Data drawn from a collection
* * *

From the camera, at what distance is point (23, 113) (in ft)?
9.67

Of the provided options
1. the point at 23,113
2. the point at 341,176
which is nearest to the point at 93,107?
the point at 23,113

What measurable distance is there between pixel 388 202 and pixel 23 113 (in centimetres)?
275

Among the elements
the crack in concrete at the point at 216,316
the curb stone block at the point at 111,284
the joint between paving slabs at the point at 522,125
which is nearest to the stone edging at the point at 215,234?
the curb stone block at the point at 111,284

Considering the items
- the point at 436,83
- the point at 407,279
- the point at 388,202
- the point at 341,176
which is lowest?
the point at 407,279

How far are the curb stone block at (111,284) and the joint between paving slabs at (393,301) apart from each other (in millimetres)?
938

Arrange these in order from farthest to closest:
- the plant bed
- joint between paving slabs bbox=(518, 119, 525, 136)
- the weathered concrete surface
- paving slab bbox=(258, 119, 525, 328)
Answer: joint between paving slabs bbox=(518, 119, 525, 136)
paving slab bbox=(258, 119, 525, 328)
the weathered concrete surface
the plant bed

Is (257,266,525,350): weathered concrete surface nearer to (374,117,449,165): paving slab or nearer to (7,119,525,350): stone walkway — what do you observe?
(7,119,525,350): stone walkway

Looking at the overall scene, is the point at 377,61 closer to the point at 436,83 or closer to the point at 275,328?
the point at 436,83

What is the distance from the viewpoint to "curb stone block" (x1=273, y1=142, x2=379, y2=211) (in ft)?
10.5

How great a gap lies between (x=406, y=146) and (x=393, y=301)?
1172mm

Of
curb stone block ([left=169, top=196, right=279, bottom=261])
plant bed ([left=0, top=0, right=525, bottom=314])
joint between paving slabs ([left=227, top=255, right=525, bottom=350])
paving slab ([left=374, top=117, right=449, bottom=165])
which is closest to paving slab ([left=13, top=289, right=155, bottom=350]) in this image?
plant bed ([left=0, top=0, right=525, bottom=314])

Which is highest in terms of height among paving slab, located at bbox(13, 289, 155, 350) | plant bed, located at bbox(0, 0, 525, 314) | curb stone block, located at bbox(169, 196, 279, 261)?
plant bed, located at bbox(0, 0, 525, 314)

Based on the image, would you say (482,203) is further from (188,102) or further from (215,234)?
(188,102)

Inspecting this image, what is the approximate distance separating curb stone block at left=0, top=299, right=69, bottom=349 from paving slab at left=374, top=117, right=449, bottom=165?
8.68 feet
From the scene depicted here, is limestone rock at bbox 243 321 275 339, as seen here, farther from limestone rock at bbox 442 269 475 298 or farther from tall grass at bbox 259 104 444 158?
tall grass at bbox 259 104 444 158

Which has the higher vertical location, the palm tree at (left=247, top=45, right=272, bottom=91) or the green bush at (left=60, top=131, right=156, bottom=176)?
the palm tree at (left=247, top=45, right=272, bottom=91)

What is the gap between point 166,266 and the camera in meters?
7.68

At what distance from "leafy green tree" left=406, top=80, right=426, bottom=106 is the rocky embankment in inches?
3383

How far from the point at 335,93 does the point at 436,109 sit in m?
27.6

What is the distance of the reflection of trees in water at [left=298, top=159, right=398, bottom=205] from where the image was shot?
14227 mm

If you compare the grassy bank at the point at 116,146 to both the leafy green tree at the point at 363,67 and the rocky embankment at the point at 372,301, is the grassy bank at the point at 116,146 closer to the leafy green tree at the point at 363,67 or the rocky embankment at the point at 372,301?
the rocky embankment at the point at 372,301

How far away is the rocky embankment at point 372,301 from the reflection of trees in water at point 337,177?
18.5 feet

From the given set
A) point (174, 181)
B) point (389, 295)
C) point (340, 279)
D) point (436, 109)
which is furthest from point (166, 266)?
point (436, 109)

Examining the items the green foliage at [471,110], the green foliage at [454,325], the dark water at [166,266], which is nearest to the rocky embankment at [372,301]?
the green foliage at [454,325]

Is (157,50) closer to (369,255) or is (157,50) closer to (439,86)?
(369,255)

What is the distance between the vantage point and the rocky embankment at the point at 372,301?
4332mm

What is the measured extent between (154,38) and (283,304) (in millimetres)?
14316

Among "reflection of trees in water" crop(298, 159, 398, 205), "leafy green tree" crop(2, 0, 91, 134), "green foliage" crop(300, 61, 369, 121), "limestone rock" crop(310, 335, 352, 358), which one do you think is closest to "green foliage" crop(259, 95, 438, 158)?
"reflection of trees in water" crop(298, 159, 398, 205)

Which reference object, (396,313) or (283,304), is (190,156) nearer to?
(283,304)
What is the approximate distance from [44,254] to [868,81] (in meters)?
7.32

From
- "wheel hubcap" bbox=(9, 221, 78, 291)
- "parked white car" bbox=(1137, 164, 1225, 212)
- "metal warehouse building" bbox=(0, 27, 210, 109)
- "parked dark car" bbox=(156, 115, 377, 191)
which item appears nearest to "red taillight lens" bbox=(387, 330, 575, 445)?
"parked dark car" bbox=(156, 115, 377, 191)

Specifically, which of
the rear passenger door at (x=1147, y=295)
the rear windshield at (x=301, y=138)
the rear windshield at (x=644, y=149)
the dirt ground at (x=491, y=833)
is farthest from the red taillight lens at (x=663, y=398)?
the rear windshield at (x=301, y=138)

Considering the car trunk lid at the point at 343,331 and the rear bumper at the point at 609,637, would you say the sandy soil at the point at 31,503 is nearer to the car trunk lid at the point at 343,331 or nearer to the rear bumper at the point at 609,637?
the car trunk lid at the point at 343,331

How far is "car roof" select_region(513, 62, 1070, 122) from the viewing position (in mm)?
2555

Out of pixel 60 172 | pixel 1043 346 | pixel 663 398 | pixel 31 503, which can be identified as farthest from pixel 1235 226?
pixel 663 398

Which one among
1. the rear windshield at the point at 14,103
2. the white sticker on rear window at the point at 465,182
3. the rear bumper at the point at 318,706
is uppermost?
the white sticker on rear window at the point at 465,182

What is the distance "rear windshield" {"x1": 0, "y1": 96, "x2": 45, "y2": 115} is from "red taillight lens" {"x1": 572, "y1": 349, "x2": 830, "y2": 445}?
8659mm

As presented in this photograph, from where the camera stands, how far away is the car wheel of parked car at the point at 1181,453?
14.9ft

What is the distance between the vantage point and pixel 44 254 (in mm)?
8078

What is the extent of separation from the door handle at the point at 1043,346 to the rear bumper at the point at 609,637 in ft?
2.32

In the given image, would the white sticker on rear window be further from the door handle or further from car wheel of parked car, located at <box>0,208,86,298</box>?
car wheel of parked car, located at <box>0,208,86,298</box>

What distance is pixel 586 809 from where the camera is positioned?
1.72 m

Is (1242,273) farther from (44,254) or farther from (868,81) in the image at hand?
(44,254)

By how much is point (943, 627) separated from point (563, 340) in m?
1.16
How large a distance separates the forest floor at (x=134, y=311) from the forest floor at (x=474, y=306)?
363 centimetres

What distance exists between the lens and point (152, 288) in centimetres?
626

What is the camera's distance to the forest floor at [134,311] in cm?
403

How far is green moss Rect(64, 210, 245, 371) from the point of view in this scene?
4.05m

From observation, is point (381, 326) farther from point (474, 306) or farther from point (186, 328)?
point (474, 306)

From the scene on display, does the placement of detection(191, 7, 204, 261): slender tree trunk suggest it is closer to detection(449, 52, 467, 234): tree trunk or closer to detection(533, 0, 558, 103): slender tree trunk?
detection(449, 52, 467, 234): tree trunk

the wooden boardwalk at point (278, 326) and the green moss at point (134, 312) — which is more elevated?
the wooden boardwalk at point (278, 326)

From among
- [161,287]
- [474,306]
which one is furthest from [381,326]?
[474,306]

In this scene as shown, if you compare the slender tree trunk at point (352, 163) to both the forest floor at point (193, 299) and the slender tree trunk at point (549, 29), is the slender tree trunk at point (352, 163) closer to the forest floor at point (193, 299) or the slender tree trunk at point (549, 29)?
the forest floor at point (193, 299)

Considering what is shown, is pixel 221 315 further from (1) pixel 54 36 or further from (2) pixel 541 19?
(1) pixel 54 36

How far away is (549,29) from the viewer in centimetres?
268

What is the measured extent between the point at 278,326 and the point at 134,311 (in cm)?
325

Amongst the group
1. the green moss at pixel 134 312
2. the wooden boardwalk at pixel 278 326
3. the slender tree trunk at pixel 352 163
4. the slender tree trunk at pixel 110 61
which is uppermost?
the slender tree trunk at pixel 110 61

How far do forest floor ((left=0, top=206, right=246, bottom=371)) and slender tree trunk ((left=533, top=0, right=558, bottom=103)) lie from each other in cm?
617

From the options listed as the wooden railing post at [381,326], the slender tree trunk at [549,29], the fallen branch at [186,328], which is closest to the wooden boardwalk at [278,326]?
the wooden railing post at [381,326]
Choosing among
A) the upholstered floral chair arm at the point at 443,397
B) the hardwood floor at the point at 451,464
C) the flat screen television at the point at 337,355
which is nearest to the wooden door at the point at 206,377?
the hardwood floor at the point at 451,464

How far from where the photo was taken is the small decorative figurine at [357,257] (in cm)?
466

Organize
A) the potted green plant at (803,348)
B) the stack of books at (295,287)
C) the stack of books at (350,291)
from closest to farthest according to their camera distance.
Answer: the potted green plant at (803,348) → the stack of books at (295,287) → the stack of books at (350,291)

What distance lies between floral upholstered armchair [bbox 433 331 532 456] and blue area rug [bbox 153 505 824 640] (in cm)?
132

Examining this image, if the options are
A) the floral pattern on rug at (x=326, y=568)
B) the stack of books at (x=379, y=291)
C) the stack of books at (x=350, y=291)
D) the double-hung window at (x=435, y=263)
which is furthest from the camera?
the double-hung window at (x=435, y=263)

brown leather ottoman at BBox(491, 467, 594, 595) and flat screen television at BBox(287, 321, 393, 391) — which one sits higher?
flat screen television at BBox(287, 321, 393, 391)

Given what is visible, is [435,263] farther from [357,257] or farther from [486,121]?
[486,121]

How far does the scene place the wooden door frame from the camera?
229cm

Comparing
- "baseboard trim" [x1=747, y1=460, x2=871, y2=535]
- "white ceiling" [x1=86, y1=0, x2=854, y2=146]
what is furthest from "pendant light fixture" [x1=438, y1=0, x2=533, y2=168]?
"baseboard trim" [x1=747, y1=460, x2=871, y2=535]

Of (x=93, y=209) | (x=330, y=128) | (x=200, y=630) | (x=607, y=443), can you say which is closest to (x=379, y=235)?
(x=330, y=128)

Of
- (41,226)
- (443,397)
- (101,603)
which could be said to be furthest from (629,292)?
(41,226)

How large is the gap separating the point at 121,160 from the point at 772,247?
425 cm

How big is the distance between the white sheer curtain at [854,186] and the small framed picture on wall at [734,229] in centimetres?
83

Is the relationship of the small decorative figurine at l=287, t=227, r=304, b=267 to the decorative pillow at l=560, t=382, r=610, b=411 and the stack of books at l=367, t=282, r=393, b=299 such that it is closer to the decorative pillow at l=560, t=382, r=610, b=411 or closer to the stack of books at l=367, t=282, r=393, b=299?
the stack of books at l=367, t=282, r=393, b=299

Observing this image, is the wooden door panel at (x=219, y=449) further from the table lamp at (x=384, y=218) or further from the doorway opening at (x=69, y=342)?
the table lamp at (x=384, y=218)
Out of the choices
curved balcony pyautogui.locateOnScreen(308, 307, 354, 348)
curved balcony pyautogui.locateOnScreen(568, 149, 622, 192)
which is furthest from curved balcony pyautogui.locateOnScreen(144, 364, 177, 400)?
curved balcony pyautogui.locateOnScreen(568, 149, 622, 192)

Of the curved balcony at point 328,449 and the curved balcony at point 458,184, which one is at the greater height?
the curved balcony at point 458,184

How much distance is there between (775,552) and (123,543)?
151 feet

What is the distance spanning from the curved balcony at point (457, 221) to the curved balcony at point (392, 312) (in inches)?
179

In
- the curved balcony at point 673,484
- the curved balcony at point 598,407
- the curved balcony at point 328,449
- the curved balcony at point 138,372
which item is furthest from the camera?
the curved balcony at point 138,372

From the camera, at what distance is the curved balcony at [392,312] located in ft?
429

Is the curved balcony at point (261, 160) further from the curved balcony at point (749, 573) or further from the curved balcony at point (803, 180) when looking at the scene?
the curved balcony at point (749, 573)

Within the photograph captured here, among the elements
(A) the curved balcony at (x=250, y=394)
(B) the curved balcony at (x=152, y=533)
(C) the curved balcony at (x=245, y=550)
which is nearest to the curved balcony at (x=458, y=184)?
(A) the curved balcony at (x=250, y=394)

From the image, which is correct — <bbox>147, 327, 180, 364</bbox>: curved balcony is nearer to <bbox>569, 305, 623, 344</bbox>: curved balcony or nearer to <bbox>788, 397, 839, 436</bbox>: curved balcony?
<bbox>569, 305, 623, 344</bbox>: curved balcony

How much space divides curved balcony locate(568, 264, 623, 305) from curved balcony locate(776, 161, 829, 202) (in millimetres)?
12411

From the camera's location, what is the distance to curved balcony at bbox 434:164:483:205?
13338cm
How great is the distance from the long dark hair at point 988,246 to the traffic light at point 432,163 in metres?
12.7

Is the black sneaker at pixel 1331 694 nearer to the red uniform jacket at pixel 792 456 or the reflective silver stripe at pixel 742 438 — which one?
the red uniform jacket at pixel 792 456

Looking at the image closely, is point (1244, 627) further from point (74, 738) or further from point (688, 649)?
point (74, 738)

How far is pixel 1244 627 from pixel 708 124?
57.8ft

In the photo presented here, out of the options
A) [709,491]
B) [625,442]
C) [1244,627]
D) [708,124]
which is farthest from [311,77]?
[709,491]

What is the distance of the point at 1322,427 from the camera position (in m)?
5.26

* * *

Return the lines verbatim, beginning with the line that contains "What is the distance of the point" and stopping at the end of the listing.

What is the distance of the point at 1322,427 from the camera position (in m)?
5.26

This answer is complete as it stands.